» PROBLEM DESCRIPTION:
Render every line of the listing below as a numbered list, omitting the blank lines.

==== RECORDS FOR THIS EXERCISE

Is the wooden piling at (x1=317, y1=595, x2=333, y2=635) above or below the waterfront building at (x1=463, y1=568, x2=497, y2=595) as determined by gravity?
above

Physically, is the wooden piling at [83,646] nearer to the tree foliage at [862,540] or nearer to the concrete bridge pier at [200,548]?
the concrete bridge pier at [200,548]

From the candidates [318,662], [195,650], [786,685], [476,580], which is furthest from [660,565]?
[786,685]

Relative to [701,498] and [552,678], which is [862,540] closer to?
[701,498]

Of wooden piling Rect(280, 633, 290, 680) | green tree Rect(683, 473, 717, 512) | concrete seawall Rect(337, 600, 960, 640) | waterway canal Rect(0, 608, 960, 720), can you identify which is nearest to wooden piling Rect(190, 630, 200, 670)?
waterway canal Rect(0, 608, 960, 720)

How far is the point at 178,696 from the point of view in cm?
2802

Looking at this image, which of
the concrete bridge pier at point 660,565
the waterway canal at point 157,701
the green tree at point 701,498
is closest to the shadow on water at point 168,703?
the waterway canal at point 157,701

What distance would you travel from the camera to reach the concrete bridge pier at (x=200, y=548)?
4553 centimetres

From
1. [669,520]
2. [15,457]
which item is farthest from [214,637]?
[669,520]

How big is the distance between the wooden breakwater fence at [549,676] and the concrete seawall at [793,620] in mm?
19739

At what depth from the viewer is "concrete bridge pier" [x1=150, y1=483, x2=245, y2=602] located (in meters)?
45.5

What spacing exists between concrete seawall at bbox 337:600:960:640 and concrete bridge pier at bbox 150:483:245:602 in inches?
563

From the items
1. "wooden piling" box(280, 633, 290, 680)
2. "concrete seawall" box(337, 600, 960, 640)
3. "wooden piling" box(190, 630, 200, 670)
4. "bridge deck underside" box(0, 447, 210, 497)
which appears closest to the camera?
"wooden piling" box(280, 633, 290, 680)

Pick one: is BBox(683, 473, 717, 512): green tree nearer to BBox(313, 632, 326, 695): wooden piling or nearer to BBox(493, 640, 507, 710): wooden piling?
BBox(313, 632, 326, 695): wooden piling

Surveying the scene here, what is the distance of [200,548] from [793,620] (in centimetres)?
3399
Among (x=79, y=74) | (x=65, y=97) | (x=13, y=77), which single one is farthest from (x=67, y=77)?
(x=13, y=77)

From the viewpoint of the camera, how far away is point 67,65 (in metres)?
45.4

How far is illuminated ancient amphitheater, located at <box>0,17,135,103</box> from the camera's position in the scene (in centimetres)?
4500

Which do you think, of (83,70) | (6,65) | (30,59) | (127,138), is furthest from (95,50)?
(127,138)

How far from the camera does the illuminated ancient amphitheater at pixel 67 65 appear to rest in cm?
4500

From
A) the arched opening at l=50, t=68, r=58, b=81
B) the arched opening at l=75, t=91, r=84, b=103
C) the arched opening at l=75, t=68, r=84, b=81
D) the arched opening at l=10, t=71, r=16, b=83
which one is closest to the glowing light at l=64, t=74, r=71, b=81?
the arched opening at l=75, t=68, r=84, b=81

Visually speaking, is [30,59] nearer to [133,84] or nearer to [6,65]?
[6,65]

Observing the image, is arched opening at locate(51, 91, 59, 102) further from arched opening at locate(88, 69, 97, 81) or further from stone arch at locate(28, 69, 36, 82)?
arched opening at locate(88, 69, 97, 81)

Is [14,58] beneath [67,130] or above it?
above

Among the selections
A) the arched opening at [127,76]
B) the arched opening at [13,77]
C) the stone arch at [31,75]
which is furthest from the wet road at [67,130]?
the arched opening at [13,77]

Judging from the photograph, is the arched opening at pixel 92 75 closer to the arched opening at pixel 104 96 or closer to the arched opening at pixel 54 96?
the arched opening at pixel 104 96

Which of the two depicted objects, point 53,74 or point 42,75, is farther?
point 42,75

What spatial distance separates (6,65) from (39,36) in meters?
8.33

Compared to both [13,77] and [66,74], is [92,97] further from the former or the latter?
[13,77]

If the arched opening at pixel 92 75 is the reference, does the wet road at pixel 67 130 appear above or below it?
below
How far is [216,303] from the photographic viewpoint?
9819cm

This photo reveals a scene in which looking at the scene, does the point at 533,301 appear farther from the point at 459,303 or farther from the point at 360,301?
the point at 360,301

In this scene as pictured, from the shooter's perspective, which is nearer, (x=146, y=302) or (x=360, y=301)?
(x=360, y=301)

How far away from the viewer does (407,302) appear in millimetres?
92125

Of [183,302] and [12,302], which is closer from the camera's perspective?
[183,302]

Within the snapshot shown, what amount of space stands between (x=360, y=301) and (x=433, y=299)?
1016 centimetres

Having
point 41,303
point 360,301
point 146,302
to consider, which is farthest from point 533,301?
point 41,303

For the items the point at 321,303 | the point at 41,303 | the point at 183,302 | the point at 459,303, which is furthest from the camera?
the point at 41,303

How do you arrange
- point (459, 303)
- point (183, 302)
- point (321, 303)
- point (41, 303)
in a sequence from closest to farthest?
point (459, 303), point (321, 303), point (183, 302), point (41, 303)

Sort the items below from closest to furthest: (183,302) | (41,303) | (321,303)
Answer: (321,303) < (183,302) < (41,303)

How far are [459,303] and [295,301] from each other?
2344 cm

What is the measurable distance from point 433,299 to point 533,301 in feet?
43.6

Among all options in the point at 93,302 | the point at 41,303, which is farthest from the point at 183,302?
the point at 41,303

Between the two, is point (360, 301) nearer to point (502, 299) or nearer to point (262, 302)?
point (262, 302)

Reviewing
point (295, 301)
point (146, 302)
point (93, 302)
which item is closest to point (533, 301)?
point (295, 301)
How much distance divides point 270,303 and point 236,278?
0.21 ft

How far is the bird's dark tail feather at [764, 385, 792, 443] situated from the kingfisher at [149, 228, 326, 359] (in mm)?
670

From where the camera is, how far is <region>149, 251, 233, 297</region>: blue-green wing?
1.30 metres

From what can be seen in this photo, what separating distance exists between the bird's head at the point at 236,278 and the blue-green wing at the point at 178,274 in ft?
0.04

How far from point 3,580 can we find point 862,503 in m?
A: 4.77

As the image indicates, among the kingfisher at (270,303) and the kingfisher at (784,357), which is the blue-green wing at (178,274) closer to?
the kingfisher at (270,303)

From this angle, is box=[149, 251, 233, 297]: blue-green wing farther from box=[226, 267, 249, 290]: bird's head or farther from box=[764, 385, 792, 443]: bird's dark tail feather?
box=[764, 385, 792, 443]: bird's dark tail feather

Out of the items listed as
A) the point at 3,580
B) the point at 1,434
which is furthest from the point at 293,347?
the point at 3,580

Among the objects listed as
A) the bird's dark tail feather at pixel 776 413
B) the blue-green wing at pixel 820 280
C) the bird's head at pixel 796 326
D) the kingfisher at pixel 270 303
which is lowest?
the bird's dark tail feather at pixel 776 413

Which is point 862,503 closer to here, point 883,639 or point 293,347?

========

» WRITTEN ANSWER:
1. Is the wooden piling at (x1=317, y1=595, x2=333, y2=635) above or below the waterfront building at (x1=463, y1=568, x2=497, y2=595) as determined by gravity?
2. above
3. Physically, is the wooden piling at [83,646] nearer to the tree foliage at [862,540] or nearer to the concrete bridge pier at [200,548]?
4. the concrete bridge pier at [200,548]
5. From the candidates [318,662], [195,650], [786,685], [476,580], which is furthest from [660,565]?
6. [786,685]
7. Relative to [701,498] and [552,678], which is [862,540] closer to?
8. [701,498]
9. Of wooden piling Rect(280, 633, 290, 680) | green tree Rect(683, 473, 717, 512) | concrete seawall Rect(337, 600, 960, 640) | waterway canal Rect(0, 608, 960, 720), can you identify which is nearest to wooden piling Rect(190, 630, 200, 670)?
10. waterway canal Rect(0, 608, 960, 720)
11. How far is the point at 178,696 from the point of view in cm?
12. 2802
13. Looking at this image, which of
14. the concrete bridge pier at point 660,565
15. the waterway canal at point 157,701
16. the green tree at point 701,498
17. is closest to the shadow on water at point 168,703?
18. the waterway canal at point 157,701
19. What distance would you travel from the camera to reach the concrete bridge pier at (x=200, y=548)?
20. 4553 centimetres
21. From
22. 1. [669,520]
23. 2. [15,457]
24. which item is farthest from [214,637]?
25. [669,520]
26. How big is the distance between the wooden breakwater fence at [549,676] and the concrete seawall at [793,620] in mm?
27. 19739
28. At what depth from the viewer is "concrete bridge pier" [x1=150, y1=483, x2=245, y2=602] located (in meters)?
29. 45.5
30. What spacing exists between concrete seawall at bbox 337:600:960:640 and concrete bridge pier at bbox 150:483:245:602 in inches?
31. 563
32. From the items
33. 1. "wooden piling" box(280, 633, 290, 680)
34. 2. "concrete seawall" box(337, 600, 960, 640)
35. 3. "wooden piling" box(190, 630, 200, 670)
36. 4. "bridge deck underside" box(0, 447, 210, 497)
37. which appears closest to the camera?
38. "wooden piling" box(280, 633, 290, 680)
39. Pick one: is BBox(683, 473, 717, 512): green tree nearer to BBox(313, 632, 326, 695): wooden piling or nearer to BBox(493, 640, 507, 710): wooden piling?
40. BBox(313, 632, 326, 695): wooden piling
41. Surveying the scene here, what is the distance of [200,548] from [793,620] (in centimetres)?
42. 3399
43. Among (x=79, y=74) | (x=65, y=97) | (x=13, y=77), which single one is farthest from (x=67, y=77)?
44. (x=13, y=77)
45. From the viewpoint of the camera, how far away is point 67,65 (in metres)?
46. 45.4
47. How far is illuminated ancient amphitheater, located at <box>0,17,135,103</box> from the camera's position in the scene (in centimetres)?
48. 4500
49. Which do you think, of (83,70) | (6,65) | (30,59) | (127,138), is furthest from (95,50)?
50. (127,138)
51. How far from the camera does the illuminated ancient amphitheater at pixel 67 65 appear to rest in cm?
52. 4500
53. From
54. A) the arched opening at l=50, t=68, r=58, b=81
55. B) the arched opening at l=75, t=91, r=84, b=103
56. C) the arched opening at l=75, t=68, r=84, b=81
57. D) the arched opening at l=10, t=71, r=16, b=83
58. which one is closest to the glowing light at l=64, t=74, r=71, b=81?
59. the arched opening at l=75, t=68, r=84, b=81
60. Visually speaking, is [30,59] nearer to [133,84] or nearer to [6,65]?
61. [6,65]
62. Observing the image, is arched opening at locate(51, 91, 59, 102) further from arched opening at locate(88, 69, 97, 81) or further from stone arch at locate(28, 69, 36, 82)?
63. arched opening at locate(88, 69, 97, 81)
64. Is [14,58] beneath [67,130] or above it?
65. above
66. Among the selections
67. A) the arched opening at [127,76]
68. B) the arched opening at [13,77]
69. C) the stone arch at [31,75]
70. which is furthest from the wet road at [67,130]?
71. the arched opening at [13,77]
72. Judging from the photograph, is the arched opening at pixel 92 75 closer to the arched opening at pixel 104 96 or closer to the arched opening at pixel 54 96?
73. the arched opening at pixel 104 96
74. Which of the two depicted objects, point 53,74 or point 42,75, is farther?
75. point 42,75
76. What spatial distance separates (6,65) from (39,36) in meters?
77. 8.33
78. Compared to both [13,77] and [66,74], is [92,97] further from the former or the latter?
79. [13,77]
80. If the arched opening at pixel 92 75 is the reference, does the wet road at pixel 67 130 appear above or below it?
81. below
82. How far is [216,303] from the photographic viewpoint?
83. 9819cm
84. This photo reveals a scene in which looking at the scene, does the point at 533,301 appear farther from the point at 459,303 or farther from the point at 360,301?
85. the point at 360,301
86. In this scene as pictured, from the shooter's perspective, which is nearer, (x=146, y=302) or (x=360, y=301)?
87. (x=360, y=301)
88. How far away from the viewer does (407,302) appear in millimetres?
89. 92125
90. Of [183,302] and [12,302], which is closer from the camera's perspective?
91. [183,302]
92. Within the snapshot shown, what amount of space stands between (x=360, y=301) and (x=433, y=299)?
93. 1016 centimetres
94. Having
95. point 41,303
96. point 360,301
97. point 146,302
98. to consider, which is farthest from point 533,301?
99. point 41,303
100. For the items the point at 321,303 | the point at 41,303 | the point at 183,302 | the point at 459,303, which is furthest from the camera?
101. the point at 41,303
102. How do you arrange
103. - point (459, 303)
104. - point (183, 302)
105. - point (321, 303)
106. - point (41, 303)
107. in a sequence from closest to farthest?
108. point (459, 303), point (321, 303), point (183, 302), point (41, 303)
109. Sort the items below from closest to furthest: (183,302) | (41,303) | (321,303)
110. Answer: (321,303) < (183,302) < (41,303)
111. How far are [459,303] and [295,301] from each other?
112. 2344 cm
113. What is the measurable distance from point 433,299 to point 533,301 in feet?
114. 43.6
115. Among all options in the point at 93,302 | the point at 41,303, which is farthest from the point at 183,302?
116. the point at 41,303
117. Between the two, is point (360, 301) nearer to point (502, 299) or nearer to point (262, 302)?
118. point (262, 302)
119. Reviewing
120. point (295, 301)
121. point (146, 302)
122. point (93, 302)
123. which item is closest to point (533, 301)?
124. point (295, 301)
125. How much distance divides point 270,303 and point 236,278?
126. 0.21 ft
127. How far is the bird's dark tail feather at [764, 385, 792, 443] situated from the kingfisher at [149, 228, 326, 359] (in mm)?
128. 670
129. From where the camera is, how far is <region>149, 251, 233, 297</region>: blue-green wing?
130. 1.30 metres
131. From what can be seen in this photo, what separating distance exists between the bird's head at the point at 236,278 and the blue-green wing at the point at 178,274 in ft?
132. 0.04
133. How far from point 3,580 can we find point 862,503 in m?
134. A: 4.77
135. As the image indicates, among the kingfisher at (270,303) and the kingfisher at (784,357), which is the blue-green wing at (178,274) closer to?
136. the kingfisher at (270,303)
137. From this angle, is box=[149, 251, 233, 297]: blue-green wing farther from box=[226, 267, 249, 290]: bird's head or farther from box=[764, 385, 792, 443]: bird's dark tail feather?
138. box=[764, 385, 792, 443]: bird's dark tail feather
139. Out of the items listed as
140. A) the point at 3,580
141. B) the point at 1,434
142. which is furthest from the point at 293,347?
143. the point at 3,580
144. Among the objects listed as
145. A) the bird's dark tail feather at pixel 776 413
146. B) the blue-green wing at pixel 820 280
147. C) the bird's head at pixel 796 326
148. D) the kingfisher at pixel 270 303
149. which is lowest?
150. the bird's dark tail feather at pixel 776 413
151. Which is point 862,503 closer to here, point 883,639 or point 293,347?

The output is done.